This article appears in our 2017 Summer issue, Invisibility. Subscribe today!
There are days when life can feel like one gut punch after the other, especially when simply existing in the world constitutes an act of bravery amidst a constant onslaught of heightened xenophobia. In this environment, the Loud Women compilation of punk from British women (which benefits Women’s Aid, an organization dedicated to ending domestic abuse against women and children) serves as a beautiful encapsulation of so many things we need to hear and keep hearing over and over again right now: We have power. We have agency. We are worthy. There are other women who want to lift us up.
This record screams “fuck you!” to the toxic, draining, soul-sucking people and institutions that only serve to drag us into darkness, and manages to find light in the inner strength and self-love intrinsic to the best feminist punk. Mirroring the myriad emotions that are inevitable for anyone marginalized in a patriarchal power structure, these songs convey anger and rebellion, but also humor, love, and camaraderie.
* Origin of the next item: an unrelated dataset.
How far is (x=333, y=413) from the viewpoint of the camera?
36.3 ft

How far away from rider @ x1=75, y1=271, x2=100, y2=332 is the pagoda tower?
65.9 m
Loud Women kicks off with the riotous, joyful, and uplifting “DIY” by Dream Nails, which lists many things that can be done yourself (including putting shelves up, healing a broken heart, and starting a punk band!) and screams through the bridge, “You are good enough! You are strong enough! You are smart enough!” The rest of the compilation plows through hard and fast riot grrrl and pop punk tracks that do everything from calling out dudes who publicly identify as feminist only to abuse and rape women privately, to defiantly declaring, “I wanna love you like I love myself but I love myself just a little too hard.” In “Nando’s,” The Wimmins’ Institute admonishes a guy who tries to feel up his girlfriend at the tasty but low-end Portuguese-style chicken chain, asking the question, “Did you think you could fuck me ’cause you bought me half a chicken?”
What results from this unique combination of songs is an album that showcases the raw beauty of punk: This genre offers an outlet for anger, a message of hope, an anthem for limitless energy, a powerful form of self-care, and a rallying cry for others who are struggling and resisting. All of which we seem to be in constant need of these days.